I’m a minimalist, I swear.
I repeat this to myself every time I step into our spare bedroom–but that doesn’t convince the bright orange kayak in the middle of the room.
We moved again last September to be closer to my partner’s work and to take advantage of the benefits of her being a city employee. We’d been looking at this area of Houston for a while, so the decision was a simple one to make.
We left behind our one-bed/one-bath apartment with a study, the smallest apartment we had ever shared, and moved into a larger two-bedroom apartment. The layout works well for us and provides ample living space, not to mention an interior staircase to avoid rainy-day climbs to the second floor. Parking is literally right outside our door. There isn’t quite as much light as our previous apartment but plenty of windows nonetheless. Plus a balcony.
What we didn’t consider was how much smaller the kitchen was in comparison to our old apartment–and how much kitchen stuff we own. When I say the kitchen at our last apartment was one of the largest living spaces, I’m not exaggerating. We actually had spare cabinets that sat empty. Looking back, this made it easy for me to assume we didn’t have excess kitchenware simply because we had plenty of storage for it all in our small apartment.
Don’t get me wrong: we sorted through our kitchen items before we packed and considered what all we needed, donating the excess. I thought we had culled our kitchenware to only the necessities, but I was way off.
When we began to unpack and set up shop in our new apartment, we quickly realized that we had a major problem. Our new kitchen was a third of the other kitchen, counterspace and all. We decided to sort out the true necessities and figure out where to put the rest later.
Later never came. The boxes of unused kitchenware and crockery has stayed in our spare room and, as all clutter tends to do, attracted more clutter. With the boxes taking up so much space, I couldn’t setup our bookshelf properly, which meant the large box of books stayed packed as well. As we sorted through other areas of our apartment, unpacking and reconsidering, we began letting go of more items that have collected in piles for donation and items we literally have no use for–bottled waters left over from Hurricane Harvey, an old chair we don’t use, and , ironically, two shelves we replaced to save space. Then Christmas came, which brought about more items to donate. And finally, because life didn’t think the room was complete without something bright to liven it up, our apartment manager asked us to move our bright orange kayak off our balcony because only patio furniture could be stored outside.
Yes, we have a bright orange kayak in the middle of our spare bedroom.
The entire room is frustrating. All the more embarassing is the fact that we’ve been living here for five months. And it’s only gotten worse! When I look at individual items in the room, I know where they need to go or how we need to store them, but it’s like trying to clean out a garage that’s overpacked with tools. Unless stuff starts making it’s way out the door, there’s no room to make any changes.

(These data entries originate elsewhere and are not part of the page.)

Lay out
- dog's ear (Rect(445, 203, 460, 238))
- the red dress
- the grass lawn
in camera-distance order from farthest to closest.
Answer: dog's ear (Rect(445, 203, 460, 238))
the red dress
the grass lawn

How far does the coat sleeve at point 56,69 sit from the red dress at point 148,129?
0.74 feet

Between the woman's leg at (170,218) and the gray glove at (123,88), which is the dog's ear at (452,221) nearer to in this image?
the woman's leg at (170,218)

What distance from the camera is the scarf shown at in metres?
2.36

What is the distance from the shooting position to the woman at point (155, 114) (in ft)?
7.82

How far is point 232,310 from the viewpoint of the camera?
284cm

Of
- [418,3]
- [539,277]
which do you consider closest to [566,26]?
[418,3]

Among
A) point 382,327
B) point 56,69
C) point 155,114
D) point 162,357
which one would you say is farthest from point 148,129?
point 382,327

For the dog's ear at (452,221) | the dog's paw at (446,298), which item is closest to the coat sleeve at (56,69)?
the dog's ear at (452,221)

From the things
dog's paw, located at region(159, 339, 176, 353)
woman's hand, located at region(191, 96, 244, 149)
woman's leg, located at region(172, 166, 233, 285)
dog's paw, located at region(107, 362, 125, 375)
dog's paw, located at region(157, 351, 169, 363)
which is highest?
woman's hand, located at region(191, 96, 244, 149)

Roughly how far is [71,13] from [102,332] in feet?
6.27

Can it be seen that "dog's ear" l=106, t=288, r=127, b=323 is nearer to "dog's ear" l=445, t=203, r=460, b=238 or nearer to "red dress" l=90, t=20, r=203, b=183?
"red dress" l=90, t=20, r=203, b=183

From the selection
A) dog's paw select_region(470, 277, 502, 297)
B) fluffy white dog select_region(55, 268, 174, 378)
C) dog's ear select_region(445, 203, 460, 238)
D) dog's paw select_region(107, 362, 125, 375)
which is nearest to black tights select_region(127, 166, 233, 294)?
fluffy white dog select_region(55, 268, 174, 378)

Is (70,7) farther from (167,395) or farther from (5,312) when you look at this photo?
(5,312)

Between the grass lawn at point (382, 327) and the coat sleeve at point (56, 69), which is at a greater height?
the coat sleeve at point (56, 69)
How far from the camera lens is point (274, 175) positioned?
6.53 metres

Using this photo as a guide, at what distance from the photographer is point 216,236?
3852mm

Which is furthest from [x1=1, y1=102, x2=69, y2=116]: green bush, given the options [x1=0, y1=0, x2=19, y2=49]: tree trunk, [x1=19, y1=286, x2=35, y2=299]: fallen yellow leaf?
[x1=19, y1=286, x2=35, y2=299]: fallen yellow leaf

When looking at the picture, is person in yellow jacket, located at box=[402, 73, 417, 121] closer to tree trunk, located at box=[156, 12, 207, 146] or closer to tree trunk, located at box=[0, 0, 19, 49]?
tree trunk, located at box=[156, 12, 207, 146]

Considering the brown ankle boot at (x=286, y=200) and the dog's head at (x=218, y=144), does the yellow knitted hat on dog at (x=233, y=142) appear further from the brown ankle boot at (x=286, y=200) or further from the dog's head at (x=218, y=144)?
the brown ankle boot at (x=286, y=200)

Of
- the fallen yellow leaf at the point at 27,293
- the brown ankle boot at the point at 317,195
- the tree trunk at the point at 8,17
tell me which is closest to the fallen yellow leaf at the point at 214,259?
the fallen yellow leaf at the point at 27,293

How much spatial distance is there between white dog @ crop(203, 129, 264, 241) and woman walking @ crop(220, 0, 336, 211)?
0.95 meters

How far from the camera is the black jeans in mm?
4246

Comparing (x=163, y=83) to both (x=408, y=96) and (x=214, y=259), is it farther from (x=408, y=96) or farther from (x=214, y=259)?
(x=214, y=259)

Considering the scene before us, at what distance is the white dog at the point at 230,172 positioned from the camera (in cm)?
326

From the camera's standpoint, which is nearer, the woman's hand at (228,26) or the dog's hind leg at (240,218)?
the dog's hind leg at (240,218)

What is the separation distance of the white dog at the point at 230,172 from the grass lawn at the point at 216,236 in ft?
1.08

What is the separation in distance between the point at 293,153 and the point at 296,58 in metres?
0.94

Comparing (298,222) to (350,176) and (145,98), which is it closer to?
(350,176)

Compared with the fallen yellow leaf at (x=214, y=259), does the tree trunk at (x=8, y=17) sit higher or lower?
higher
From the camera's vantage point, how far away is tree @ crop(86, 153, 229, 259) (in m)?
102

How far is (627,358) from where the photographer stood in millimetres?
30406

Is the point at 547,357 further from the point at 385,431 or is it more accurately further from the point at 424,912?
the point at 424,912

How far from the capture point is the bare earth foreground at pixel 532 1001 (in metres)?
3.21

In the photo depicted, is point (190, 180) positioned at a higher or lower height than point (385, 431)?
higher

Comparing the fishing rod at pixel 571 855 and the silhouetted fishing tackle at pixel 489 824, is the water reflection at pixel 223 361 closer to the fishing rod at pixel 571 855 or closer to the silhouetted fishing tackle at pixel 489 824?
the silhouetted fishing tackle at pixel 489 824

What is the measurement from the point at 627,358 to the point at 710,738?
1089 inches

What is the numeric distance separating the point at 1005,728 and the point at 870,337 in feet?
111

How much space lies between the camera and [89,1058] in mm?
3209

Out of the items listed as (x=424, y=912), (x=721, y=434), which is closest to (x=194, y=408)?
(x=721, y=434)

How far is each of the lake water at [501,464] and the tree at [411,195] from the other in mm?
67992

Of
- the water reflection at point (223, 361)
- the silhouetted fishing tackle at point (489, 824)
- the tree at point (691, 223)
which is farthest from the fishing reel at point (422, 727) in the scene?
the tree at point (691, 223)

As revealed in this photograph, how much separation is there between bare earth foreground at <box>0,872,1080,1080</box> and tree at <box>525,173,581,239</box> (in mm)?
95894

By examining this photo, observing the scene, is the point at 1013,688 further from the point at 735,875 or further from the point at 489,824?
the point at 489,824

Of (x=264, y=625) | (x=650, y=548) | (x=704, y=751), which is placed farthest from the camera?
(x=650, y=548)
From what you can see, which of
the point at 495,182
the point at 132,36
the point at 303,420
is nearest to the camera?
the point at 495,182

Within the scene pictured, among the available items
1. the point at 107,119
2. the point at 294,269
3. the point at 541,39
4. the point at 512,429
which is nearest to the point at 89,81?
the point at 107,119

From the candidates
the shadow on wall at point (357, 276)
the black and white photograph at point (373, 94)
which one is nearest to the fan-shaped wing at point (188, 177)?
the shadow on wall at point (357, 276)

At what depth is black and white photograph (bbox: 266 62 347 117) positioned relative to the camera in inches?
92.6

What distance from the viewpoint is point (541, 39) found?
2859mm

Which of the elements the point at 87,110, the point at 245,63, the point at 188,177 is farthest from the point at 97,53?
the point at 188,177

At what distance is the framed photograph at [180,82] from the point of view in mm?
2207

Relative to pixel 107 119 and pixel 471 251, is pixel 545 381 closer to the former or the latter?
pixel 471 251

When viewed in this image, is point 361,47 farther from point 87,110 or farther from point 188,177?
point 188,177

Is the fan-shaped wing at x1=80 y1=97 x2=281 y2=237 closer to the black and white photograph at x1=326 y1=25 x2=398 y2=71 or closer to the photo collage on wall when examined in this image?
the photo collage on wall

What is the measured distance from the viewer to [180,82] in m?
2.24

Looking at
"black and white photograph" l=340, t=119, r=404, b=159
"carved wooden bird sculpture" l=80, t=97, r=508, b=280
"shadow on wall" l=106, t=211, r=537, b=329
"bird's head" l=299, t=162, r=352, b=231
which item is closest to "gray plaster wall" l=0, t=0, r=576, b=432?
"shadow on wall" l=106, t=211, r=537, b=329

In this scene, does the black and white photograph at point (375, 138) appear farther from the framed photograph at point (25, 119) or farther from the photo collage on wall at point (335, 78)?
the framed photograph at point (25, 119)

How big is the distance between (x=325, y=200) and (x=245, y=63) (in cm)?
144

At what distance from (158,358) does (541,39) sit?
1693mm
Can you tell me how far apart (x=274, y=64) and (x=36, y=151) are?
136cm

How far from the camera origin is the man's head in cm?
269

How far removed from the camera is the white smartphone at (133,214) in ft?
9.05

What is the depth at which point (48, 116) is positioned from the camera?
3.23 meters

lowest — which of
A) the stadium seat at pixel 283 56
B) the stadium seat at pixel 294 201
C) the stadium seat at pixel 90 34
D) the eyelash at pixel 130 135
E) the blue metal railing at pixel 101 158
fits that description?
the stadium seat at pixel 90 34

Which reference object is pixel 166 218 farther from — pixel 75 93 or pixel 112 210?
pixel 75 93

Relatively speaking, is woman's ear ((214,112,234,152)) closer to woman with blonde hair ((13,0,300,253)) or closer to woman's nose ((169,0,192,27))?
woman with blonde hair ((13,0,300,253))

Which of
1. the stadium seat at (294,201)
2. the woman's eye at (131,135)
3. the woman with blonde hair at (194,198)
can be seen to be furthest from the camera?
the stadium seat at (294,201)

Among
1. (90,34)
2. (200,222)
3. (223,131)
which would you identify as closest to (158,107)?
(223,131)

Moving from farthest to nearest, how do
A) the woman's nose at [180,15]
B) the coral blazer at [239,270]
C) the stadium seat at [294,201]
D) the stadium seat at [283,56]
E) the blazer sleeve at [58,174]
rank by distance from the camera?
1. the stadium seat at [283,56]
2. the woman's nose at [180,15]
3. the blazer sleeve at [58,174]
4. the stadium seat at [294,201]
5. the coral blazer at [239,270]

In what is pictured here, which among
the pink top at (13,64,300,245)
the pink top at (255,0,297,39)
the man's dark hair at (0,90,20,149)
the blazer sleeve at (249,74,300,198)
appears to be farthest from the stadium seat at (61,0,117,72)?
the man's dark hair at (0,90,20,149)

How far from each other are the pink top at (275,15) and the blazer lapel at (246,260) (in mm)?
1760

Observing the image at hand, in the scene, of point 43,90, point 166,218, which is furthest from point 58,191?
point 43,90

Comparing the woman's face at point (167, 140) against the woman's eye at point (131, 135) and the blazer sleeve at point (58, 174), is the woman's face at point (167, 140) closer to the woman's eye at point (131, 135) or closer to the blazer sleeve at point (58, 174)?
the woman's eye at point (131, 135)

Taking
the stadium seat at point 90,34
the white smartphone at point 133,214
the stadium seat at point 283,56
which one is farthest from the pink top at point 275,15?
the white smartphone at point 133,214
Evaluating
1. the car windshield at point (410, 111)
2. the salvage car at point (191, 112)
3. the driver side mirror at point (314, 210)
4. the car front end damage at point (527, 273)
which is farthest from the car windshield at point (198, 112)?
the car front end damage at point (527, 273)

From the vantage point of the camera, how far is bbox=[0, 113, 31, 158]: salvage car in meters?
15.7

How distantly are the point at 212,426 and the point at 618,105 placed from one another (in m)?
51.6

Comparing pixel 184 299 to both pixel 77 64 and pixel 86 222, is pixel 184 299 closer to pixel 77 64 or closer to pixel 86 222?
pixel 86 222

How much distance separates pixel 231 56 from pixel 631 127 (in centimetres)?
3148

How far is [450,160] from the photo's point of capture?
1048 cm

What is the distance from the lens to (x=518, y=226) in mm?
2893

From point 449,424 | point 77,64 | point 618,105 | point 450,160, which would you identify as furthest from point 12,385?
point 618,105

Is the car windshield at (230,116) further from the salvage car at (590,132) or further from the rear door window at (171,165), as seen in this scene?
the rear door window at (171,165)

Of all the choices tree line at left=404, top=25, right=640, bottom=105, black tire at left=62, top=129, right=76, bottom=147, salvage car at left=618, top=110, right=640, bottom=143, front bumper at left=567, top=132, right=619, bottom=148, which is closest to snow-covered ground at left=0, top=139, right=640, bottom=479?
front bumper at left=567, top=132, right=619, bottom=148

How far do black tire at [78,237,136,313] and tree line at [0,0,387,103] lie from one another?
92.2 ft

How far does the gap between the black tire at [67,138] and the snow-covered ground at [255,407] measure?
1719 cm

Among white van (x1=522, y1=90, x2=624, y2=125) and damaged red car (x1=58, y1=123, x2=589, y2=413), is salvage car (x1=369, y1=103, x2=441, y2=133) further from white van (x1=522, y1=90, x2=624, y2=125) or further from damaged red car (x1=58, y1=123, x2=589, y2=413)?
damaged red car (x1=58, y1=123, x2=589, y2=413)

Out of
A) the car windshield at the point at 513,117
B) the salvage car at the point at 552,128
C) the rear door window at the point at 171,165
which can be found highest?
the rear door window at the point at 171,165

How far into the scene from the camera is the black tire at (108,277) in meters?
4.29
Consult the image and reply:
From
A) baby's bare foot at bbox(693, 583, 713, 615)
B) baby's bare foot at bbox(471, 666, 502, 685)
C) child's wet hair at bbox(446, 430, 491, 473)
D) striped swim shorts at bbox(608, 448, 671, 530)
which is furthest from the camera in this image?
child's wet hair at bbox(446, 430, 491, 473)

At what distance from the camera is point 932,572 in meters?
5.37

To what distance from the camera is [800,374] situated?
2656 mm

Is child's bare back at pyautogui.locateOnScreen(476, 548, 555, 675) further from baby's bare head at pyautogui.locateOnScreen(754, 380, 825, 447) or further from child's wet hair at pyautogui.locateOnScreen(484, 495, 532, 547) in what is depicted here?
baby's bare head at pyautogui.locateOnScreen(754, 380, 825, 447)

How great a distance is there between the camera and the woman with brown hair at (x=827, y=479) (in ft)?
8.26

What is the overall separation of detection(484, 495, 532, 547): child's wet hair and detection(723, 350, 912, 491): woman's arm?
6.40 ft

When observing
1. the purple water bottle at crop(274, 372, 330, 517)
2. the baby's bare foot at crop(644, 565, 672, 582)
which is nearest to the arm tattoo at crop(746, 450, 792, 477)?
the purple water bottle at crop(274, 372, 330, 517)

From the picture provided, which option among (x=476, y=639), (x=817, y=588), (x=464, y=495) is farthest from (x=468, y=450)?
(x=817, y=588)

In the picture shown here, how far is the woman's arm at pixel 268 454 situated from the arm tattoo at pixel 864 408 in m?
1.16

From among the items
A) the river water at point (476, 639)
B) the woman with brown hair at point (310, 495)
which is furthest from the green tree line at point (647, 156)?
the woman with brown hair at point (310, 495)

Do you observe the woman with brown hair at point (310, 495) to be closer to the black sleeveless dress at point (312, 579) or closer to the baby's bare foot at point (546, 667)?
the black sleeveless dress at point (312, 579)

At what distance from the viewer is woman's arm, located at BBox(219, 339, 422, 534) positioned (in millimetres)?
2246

I’m writing about this experience for two reasons. First, social media has nasty way of making other people’s lives appear perfect. It’s one of the reasons I no longer use Facebook. The urge to compare and compete is easy to catch, and it is terribly unhealthy. When I read others’ posts about minimalism, I am just as inspired by those who look like they have their lives together as those that look like they just started their journeys. It’s refreshing to see different stages of people’s progress. To be more open about my journey, I’m sharing my life as it is. I consider myself a minimalist, but my life can still be messy. And we keep most of the mess in the spare bedroom with the kayak.
Second, I’ve realized that I haven’t been completely honest with myself about my physical space. I mentally shut off that room so I don’t have to deal with the clutter, and that, just like comparison, is an unhealthy habit. When we moved, we had mentally dedicated that room to be a space for healthy activities. We still talk about building a desk so I have a dedicated writing space. We want a space to display and play our guitars and keyboard. I do best when I have a calm area for mediating and breathing exercises. The room has so much utility for our lives, but we leave it full of boxes and donation items. It’s time we own up to it.
This room will be a major project for me in the coming weeks. It will take small steps, a little here and a little there. But the idea of having a clean space with a desk and a bookshelf lined with paperbacks, a room where I can meditate and write, is inspiring enough to keep me moving.
And to know that I have made my physical space as clean and open as I can is a refreshing thought.
Being honest with myself and with you is a good step forward in taking control of my space and embracing minimalist practices. I encourage you to be honest with yourself about how you are practicing minimalism or how minimalism can help you tackle an areas of your life that you have longed to clean out. I know working toward a healthier space will do wonders for the stressors in our lives.
I’d love to hear what steps you can take this week toward a healthier space?